It follows from what we have said that a landlord who succeeds in finding new tenants who are ready to undertake the necessary redecoration at their own expense is not simply performing his duty to mitigate his loss under para. 252 par. 2 BGB; this provision therefore does not justify his having to account for the new tenants' act. III. The outcome would be the same on the view, put forward by the plaintiff in oral argument, that para. 5 no. 5 of the tenancy agreement gave rise to a claim in debt, and that this debt claim had not been changed into a claim for damages. A claim for performance can lapse if its object has been achieved and the creditor's interest has disappeared (references omitted), but that would not have occurred here.

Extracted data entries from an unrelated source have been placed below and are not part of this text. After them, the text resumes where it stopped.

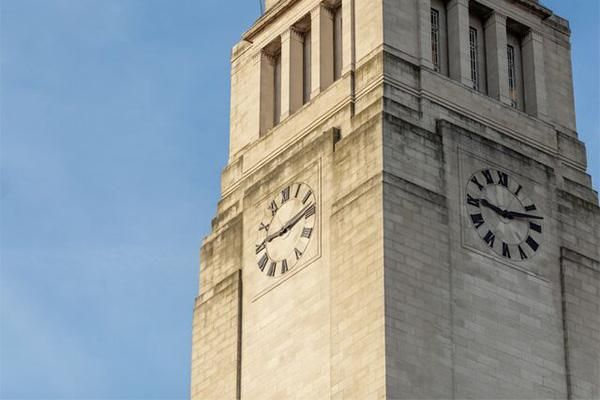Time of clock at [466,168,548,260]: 9:13
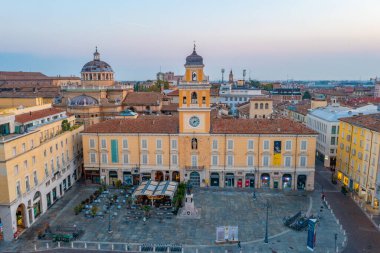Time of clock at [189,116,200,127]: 7:11
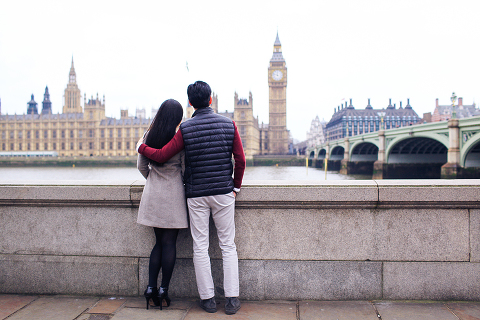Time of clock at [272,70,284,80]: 11:47
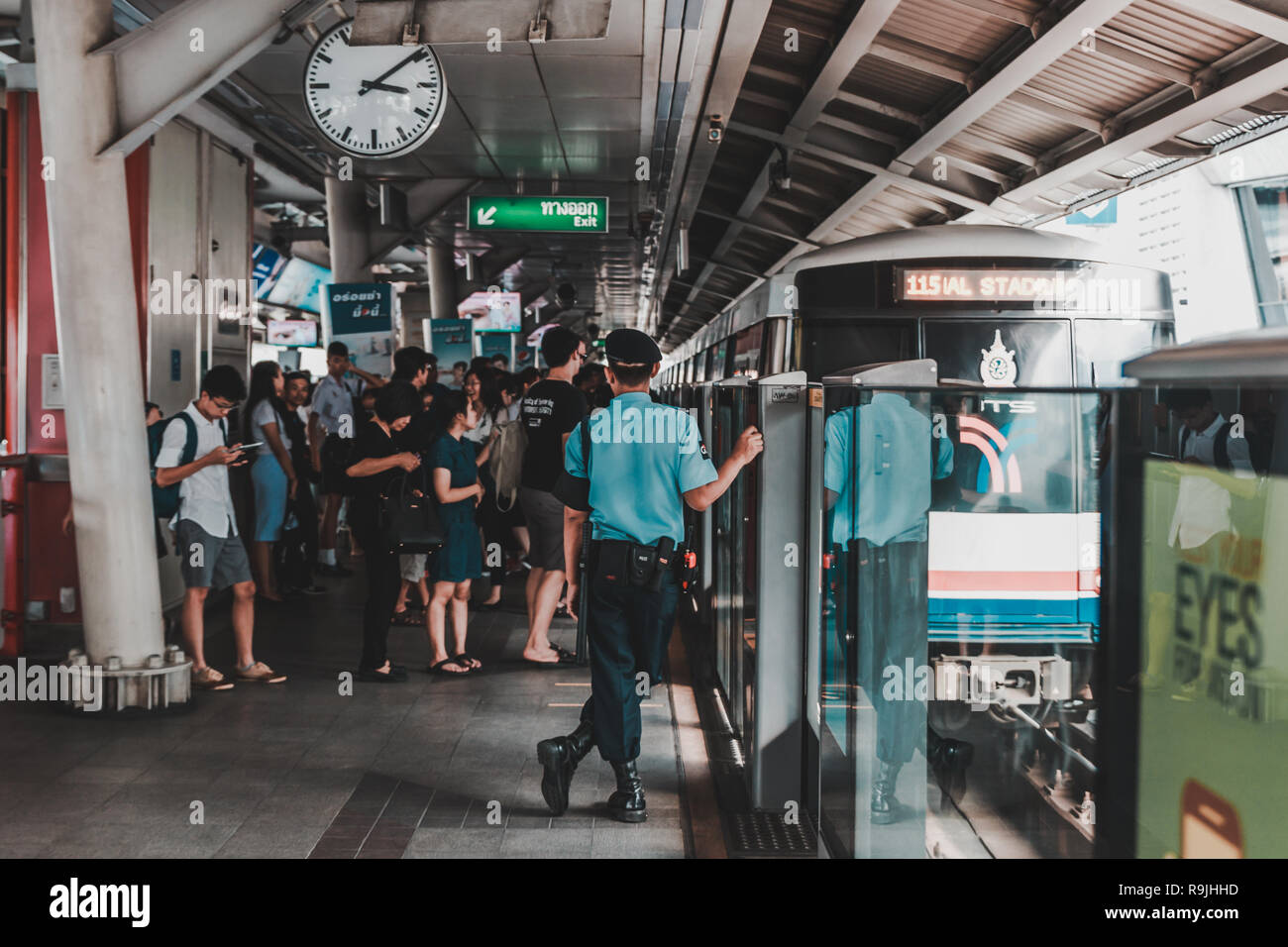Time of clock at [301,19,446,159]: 3:09
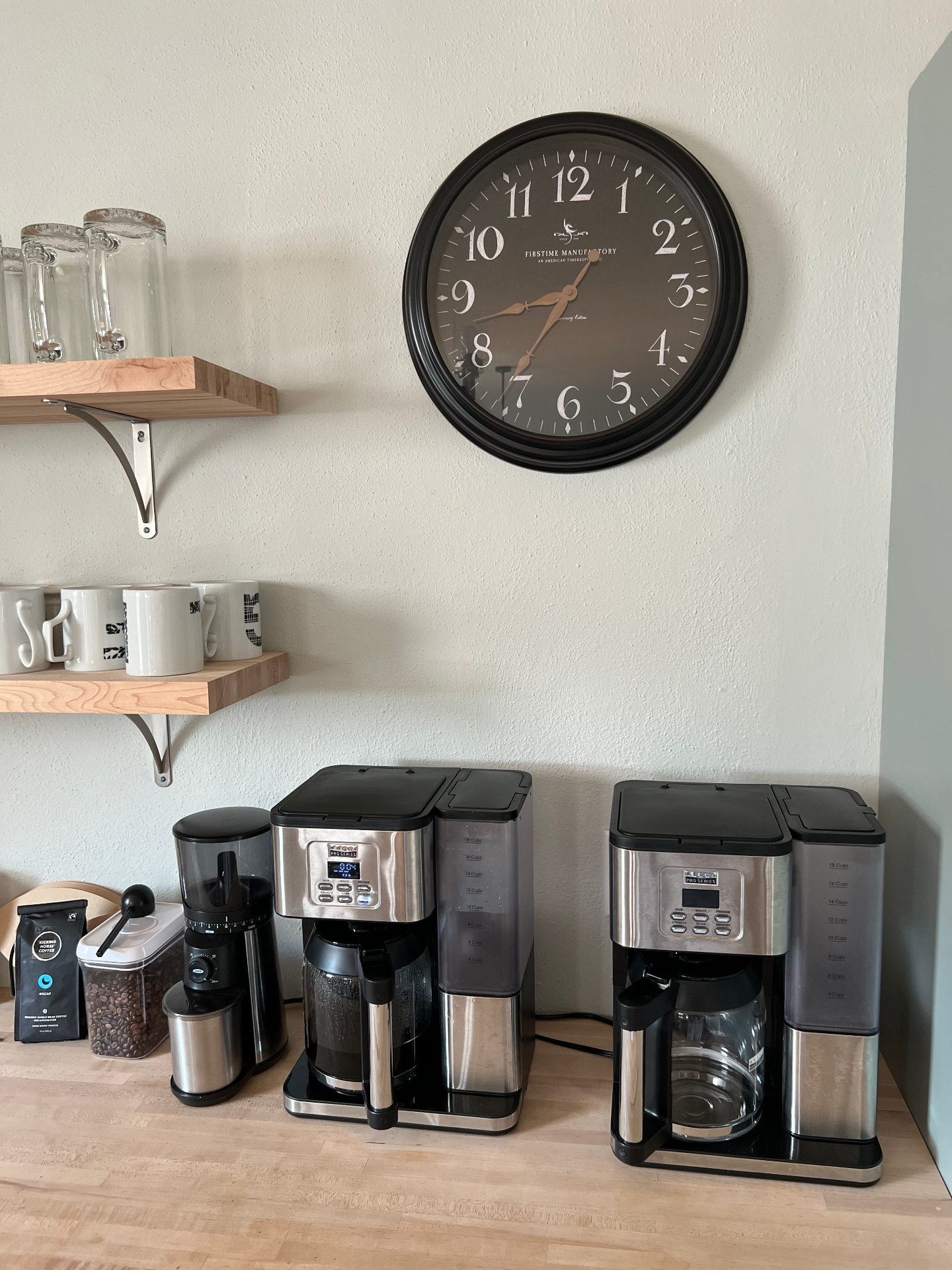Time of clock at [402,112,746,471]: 8:36
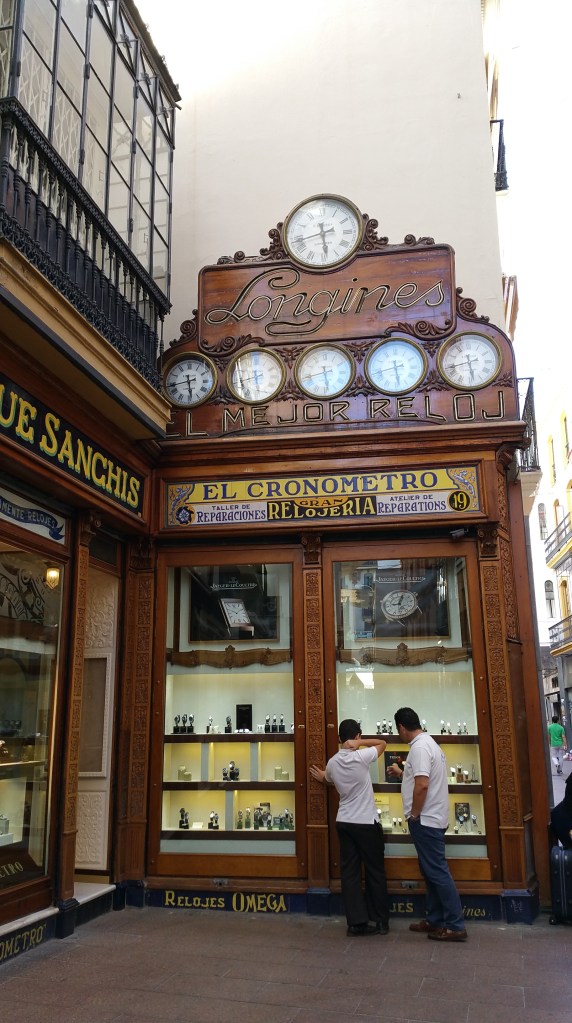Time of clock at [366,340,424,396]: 5:42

There is some dispute about the circumstances under which a claim lapses by this doctrine of achievement of object, but Lehmann is certainly right to say that the creditor's claim only lapses if the result achieved is really the same as if the debtor himself had performed properly. Now here the plaintiff had only acquired the right, as against the defendants, to have the property reinstated under the contract at the cost of performing his own contractual obligation, namely maintaining the use of the premises for many years, so there would only have been a true achievement of the object if third parties had gratuitously reinstated the dwelling. But the performance by Mr. and Mrs. R. resulted from a new contract under which the plaintiff assumed new obligations of his own. Thus this is not a case of achievement of the object which makes the claim for performance lapse. Just as in the balancing of advantages in the case of a claim for damages, what is decisive here is that the new tenants which undertook the redecoration were found by the plaintiff. It would be unjustifiable to absolve the defendants just because the plaintiff was lucky in his further contractual negotiations. In view of the fact that the defendants here refused to perform, we need not decide whether the decision would be different if the defendants had been ready to perform and the plaintiff had anticipated their performance by getting the new tenants to redecorate quickly, nor whether the plaintiff's claim for performance would have lapsed if the new tenants had been introduced by the defendants, especially if they had taken over the old tenancy arrangements and had done the redecoration on the basis of the obligation contained therein.